J’ai déjà eu l’occasion de dire de mon côté à Forcadell combien je trouvais déplacé son attrait de plus en plus prononcé pour les ragots visant Charlie Hebdo. Encore s’il relatait avec la même constance les dessous de la bande à Siné ou encore du Canard. Mais là-dessus, pas un mot bien sûr…
Le dessinateur Foolz, qui soutien le point de vue de Coco dans l’affaire, ajoute dans un tweet : « et @GuillaumeDoizy qui nous dit que Les Guignols et Quanteloup vont tuer le dessin de presse… ». Si le lien entre les ragots sur Charlie et mon appréciation de la situation du dessin de presse actuel n’est pas évident, je crois utile de répondre à Foolz.
Foolz, a la chance de dessiner dans un journal satirique.

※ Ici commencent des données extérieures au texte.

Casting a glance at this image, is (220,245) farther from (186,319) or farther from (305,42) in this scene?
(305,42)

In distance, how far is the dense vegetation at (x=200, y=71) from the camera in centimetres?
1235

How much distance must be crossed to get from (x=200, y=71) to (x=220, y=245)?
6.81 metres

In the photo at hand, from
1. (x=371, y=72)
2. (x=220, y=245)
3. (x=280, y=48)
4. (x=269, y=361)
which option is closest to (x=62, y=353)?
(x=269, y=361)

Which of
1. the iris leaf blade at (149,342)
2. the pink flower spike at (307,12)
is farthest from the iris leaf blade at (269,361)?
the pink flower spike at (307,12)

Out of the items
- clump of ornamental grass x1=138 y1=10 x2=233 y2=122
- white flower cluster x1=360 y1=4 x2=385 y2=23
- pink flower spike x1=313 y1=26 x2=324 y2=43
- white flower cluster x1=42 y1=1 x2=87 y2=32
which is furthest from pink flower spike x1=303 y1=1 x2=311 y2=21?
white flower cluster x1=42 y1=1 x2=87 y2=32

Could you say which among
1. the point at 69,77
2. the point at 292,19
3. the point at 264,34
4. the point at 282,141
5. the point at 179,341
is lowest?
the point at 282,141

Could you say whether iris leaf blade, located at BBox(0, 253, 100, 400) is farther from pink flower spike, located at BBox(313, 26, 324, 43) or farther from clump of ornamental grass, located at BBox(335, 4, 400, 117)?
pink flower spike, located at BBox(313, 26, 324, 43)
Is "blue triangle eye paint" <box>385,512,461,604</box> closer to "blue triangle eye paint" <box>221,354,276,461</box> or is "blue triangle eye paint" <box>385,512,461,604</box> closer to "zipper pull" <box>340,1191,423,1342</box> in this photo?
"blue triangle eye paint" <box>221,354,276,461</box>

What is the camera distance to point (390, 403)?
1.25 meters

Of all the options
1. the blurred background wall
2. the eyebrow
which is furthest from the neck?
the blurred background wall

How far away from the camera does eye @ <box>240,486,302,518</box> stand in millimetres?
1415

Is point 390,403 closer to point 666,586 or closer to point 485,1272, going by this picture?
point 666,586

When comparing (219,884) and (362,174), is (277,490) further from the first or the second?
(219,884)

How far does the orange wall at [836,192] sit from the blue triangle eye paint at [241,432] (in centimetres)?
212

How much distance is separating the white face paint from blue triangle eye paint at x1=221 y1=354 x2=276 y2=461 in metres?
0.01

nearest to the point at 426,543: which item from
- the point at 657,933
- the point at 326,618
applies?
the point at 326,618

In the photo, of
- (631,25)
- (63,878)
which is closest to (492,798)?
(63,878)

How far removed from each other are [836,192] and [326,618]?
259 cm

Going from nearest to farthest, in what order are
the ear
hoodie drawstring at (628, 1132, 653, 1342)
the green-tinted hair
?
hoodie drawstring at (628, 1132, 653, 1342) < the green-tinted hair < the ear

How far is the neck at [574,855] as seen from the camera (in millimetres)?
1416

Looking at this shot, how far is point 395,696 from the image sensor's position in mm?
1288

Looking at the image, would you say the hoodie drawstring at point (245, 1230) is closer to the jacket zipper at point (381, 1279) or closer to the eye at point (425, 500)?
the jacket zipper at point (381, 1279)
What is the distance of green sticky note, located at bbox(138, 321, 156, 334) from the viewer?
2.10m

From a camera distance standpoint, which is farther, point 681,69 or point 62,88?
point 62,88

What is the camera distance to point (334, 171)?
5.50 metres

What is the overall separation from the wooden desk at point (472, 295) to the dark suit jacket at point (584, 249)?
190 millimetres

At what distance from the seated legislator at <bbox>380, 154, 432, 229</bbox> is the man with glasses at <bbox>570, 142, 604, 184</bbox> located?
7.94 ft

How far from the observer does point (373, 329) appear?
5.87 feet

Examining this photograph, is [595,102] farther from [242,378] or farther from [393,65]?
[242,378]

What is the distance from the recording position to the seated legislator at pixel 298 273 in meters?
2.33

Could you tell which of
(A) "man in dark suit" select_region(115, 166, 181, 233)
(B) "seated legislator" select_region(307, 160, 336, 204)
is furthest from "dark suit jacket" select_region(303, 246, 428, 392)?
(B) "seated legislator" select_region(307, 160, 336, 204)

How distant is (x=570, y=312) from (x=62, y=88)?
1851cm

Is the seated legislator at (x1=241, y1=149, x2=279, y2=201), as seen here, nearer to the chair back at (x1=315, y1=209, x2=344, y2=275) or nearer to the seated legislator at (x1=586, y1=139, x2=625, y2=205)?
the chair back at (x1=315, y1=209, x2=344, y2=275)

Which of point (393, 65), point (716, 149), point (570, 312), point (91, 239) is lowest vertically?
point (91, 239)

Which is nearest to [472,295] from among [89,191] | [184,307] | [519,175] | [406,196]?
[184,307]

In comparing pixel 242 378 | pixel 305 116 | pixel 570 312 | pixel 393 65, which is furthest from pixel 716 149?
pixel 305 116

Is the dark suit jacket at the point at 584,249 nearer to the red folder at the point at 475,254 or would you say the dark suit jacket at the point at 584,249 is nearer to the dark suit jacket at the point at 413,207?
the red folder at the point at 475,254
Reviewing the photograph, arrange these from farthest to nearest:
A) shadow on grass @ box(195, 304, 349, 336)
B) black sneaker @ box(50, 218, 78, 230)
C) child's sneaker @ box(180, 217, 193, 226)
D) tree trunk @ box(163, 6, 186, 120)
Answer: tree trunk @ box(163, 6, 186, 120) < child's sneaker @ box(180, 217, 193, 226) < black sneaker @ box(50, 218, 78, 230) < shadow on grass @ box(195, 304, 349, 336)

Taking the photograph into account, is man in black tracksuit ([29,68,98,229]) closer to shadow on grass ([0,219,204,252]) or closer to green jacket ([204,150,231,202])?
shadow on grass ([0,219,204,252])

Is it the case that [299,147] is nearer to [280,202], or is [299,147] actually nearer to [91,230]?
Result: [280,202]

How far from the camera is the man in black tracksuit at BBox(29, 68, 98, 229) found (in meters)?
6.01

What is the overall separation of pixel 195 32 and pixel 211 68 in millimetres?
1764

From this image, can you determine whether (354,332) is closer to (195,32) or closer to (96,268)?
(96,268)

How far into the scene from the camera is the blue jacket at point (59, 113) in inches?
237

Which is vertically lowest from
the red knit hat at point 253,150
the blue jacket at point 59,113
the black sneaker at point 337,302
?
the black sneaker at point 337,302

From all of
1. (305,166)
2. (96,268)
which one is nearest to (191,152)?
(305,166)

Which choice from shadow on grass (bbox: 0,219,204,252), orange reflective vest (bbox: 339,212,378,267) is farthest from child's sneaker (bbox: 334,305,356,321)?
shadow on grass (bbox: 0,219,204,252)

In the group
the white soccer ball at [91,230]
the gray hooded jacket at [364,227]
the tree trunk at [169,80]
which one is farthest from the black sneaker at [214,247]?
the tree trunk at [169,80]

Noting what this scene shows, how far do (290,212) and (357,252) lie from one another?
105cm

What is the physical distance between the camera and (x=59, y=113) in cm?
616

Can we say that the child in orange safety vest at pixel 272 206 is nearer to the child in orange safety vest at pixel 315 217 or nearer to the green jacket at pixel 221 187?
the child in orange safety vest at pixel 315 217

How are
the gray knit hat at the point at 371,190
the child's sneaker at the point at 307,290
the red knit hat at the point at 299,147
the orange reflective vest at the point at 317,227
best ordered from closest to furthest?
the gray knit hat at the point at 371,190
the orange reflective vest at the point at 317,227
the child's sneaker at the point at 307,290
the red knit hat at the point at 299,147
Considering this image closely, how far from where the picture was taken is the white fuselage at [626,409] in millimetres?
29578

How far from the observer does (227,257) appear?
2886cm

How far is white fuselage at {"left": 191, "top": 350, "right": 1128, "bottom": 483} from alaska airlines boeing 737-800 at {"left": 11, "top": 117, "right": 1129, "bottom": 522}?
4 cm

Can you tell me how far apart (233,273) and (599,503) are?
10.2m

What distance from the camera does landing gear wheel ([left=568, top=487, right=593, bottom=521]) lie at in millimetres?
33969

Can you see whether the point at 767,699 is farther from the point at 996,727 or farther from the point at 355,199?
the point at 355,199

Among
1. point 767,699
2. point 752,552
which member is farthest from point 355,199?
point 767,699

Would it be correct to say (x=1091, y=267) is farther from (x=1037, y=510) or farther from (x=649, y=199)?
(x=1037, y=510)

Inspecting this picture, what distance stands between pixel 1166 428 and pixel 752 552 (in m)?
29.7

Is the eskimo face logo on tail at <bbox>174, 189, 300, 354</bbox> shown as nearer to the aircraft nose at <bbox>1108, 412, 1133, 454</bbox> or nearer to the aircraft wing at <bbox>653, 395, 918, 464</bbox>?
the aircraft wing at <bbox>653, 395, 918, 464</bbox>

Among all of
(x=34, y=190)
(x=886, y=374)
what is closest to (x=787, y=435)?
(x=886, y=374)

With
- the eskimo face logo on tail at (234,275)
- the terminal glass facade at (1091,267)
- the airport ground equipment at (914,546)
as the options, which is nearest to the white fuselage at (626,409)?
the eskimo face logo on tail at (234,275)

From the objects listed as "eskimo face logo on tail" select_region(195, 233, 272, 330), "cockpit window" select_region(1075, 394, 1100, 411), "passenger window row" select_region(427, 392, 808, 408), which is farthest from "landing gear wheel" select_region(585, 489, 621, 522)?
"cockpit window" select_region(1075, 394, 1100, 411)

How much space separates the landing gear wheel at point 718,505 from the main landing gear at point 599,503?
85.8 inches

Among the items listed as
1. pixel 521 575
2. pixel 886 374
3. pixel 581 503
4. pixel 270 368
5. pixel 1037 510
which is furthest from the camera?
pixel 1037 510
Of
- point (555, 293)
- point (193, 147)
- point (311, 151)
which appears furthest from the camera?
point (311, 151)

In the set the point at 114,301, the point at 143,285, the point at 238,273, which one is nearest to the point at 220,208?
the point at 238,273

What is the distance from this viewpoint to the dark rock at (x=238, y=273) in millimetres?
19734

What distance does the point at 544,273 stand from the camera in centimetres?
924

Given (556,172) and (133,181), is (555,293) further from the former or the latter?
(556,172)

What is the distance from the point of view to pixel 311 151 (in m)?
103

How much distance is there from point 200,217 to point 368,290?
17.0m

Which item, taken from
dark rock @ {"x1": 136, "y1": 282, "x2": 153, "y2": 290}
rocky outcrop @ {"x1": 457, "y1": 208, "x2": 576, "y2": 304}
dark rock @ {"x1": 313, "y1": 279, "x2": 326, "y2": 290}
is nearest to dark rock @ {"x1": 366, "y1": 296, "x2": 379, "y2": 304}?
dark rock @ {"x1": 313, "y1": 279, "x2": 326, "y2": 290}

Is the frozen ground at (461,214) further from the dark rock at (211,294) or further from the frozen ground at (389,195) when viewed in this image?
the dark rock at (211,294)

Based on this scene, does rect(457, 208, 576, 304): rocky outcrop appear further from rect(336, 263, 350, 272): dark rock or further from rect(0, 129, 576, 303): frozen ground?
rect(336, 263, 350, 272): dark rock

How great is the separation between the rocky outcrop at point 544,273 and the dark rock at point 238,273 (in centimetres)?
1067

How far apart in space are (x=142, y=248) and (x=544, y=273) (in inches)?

Son tweet reprend en fait des propos que j’ai tenus dans le documentaire « Les enfants de Charlie Hebdo ». J’y expliquais que « le dessin de presse est derrière nous », qu’aujourd’hui ce sont les Guignols et les humoristes comme Canteloup qui ont le vent en poupe et qu’il faudrait une remontée des tensions politiques et sociales pour voir le dessin de presse éventuellement retrouver des couleurs.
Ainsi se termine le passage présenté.